EXERCICES:
• 1. Mets en forme en CSV à deux colonnes, intitulées consigne et reponse, les enregistrements allant de la ligne qui contient "the traffic signs." jusqu'à la ligne qui contient "[270,337,326,438]", celle-ci incluse. Chaque consigne forme une ligne avec son texte et sa réponse, chacun dans un seul champ entre guillemets, les sauts de ligne remplacés par des espaces.
• 2. Reprends le passage sur les timbres de Kayes là où il s'interrompt.

La lenteur des communications entre la métropole et Kayes est soulignée par ces passages que j’extrais des documents que m’a fournis le colonel Bouliol. Encore, postérieurs de trois années à la date qui nous intéresse, sont-ils probablement en deçà de la réalité. Après avoir atteint le Sénégal par un bateau dont les départs n’étaient pas très fréquents, “on gagnait d’abord Saint-Louis en l’Ile, sur le fleuve Sénégal, par un tortillard dont les wagons étaient de véritables casse-reins où les occupants cuisaient à feu vif sous l’action d’un soleil de plomb. A Saint-Louis, on s’embarquait sur un affreux vapeur qui remontait le Sénégal en traînant à sa remorque une ribambelle de chalands, chargés de matériaux de construction, ce qui n’était pas fait pour accélérer sa marche. Le voyage durait de dix à quinze jours entre deux rives de sable chauffés à blanc. Ceux qui montaient à Kayes par le bateau étaient encore des privilégiés car, lorsqu’il était en réparation, ce qui lui arrivait de temps en temps, les voyageurs devaient s’embarquer sur des chalands qui avançaient poussés à la perche ou tirés à la corde ; alors il ne fallait pas moins d’un mois pour arriver à destination.” (…)
Bref, il semble bien qu’en dehors de ceux de la lettre annoncée par Maury dans le Collectionneur de Timbres-poste de mai 1894, lettre qui lui avait été envoyée par ‘un aimable correspondant de Kayes”, un nombre infime de ces timbres soit parvenu à paris aux mains des récolteurs habituels.

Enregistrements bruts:
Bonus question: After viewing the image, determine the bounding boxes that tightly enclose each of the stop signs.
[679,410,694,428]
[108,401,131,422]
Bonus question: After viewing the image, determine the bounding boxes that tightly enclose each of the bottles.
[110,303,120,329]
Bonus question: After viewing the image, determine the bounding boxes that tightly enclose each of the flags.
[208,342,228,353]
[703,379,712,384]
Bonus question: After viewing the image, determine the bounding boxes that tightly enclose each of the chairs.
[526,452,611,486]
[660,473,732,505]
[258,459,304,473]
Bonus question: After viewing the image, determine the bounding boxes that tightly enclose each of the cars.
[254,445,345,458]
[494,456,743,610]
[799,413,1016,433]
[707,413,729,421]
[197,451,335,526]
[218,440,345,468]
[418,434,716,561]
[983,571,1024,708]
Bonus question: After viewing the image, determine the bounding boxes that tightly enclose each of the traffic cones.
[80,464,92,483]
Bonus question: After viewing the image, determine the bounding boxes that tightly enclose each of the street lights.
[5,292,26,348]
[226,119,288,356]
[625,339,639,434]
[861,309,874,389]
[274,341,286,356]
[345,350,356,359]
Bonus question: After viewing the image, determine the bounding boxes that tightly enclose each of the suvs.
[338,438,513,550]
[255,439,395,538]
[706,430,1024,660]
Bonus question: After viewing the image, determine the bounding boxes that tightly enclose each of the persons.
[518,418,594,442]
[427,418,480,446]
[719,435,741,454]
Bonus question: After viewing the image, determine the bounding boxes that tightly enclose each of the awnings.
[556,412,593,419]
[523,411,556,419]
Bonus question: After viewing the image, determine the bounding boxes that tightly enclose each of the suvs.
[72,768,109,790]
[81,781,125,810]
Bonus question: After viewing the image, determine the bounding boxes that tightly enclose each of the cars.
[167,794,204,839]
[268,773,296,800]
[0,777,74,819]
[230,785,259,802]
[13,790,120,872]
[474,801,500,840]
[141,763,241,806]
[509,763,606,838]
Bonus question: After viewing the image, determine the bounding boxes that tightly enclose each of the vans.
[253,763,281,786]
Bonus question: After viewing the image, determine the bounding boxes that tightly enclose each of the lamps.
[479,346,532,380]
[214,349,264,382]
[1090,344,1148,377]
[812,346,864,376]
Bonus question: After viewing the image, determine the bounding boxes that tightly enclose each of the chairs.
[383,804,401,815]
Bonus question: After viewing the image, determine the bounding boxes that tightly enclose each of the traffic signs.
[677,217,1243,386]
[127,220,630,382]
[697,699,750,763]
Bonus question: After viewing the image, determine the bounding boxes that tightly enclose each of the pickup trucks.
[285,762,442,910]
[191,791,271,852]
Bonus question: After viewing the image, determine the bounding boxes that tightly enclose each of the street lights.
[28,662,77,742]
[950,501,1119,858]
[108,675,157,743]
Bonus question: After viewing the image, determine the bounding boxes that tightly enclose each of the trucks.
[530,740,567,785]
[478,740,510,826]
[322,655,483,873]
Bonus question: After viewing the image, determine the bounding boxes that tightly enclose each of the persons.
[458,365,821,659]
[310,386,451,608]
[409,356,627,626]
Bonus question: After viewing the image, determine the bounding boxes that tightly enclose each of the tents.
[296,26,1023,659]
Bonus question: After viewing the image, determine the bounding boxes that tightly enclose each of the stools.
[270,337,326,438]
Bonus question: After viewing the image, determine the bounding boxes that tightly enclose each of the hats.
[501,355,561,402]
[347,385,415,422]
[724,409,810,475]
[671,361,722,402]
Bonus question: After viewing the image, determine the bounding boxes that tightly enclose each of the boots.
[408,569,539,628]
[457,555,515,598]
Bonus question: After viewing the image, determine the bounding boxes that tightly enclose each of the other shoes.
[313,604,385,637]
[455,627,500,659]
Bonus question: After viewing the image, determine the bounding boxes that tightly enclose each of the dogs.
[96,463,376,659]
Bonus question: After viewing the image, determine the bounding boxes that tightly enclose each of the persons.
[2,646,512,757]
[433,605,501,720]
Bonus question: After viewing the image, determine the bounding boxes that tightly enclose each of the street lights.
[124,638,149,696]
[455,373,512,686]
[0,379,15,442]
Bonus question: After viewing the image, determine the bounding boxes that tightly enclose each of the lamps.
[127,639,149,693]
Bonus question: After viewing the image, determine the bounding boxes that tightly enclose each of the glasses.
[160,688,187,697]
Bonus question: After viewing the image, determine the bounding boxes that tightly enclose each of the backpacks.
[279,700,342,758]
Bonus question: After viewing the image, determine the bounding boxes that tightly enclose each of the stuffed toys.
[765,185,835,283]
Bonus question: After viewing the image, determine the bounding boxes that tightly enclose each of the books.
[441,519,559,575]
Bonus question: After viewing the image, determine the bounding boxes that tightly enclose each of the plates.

RÉPONSES PAR EXERCICE:
• 1.
consigne,reponse
"Bonus question: After viewing the image, determine the bounding boxes that tightly enclose each of the traffic signs.","[677,217,1243,386] [127,220,630,382] [697,699,750,763]"
"Bonus question: After viewing the image, determine the bounding boxes that tightly enclose each of the pickup trucks.","[285,762,442,910] [191,791,271,852]"
"Bonus question: After viewing the image, determine the bounding boxes that tightly enclose each of the street lights.","[28,662,77,742] [950,501,1119,858] [108,675,157,743]"
"Bonus question: After viewing the image, determine the bounding boxes that tightly enclose each of the trucks.","[530,740,567,785] [478,740,510,826] [322,655,483,873]"
"Bonus question: After viewing the image, determine the bounding boxes that tightly enclose each of the persons.","[458,365,821,659] [310,386,451,608] [409,356,627,626]"
"Bonus question: After viewing the image, determine the bounding boxes that tightly enclose each of the tents.","[296,26,1023,659]"
"Bonus question: After viewing the image, determine the bounding boxes that tightly enclose each of the stools.","[270,337,326,438]"

• 2.
Il arriva que l’un d’eux (on a laissé entendre qu’il s’appelait A…. D…) eut l’idée, qui peut-être lui avait réussi antérieurement , d’envoyer au Soudan une feuille de timbres en demandant qu’on lui appliquât la rarissime surcharge. Mais on était à Paris si mal renseigné sur ces timbres qu’il eut la fâcheuse inspiration d’envoyer, en guise de timbres à 0.75 centimes, une feuille de cinquante timbres au type Sage non dentelés. Savait-il déjà que Kayes ne répondait pas aux demandes qu’on lui adressait ? Il envoya sa feuille à Médine, qui se trouvait être le seul point au Soudan où il y eût réellement des civils.
Médine, j’emprunte ces détails toujours au colonel Bouliol, était une petite ville commerçante très vieille, antérieure à la conquête du Soudan, et située sur le Sénégal, à vingt kilomètres environ en amont de Kayes. C’était alors, et depuis longtemps, le marché principal du commerce de la gomme pour l’Afrique occidentale. Les Maures de la rive Nord du Sénégal, après la récolte de la gomme, l’apportaient à Médine par chameaux. La, les marchands de Saint Louis du Sénégal la leur achetaient, soit directement soit par l’intermédiaire d’agents à leur service, formant un petit groupe d'une cinquantaine de civils environ.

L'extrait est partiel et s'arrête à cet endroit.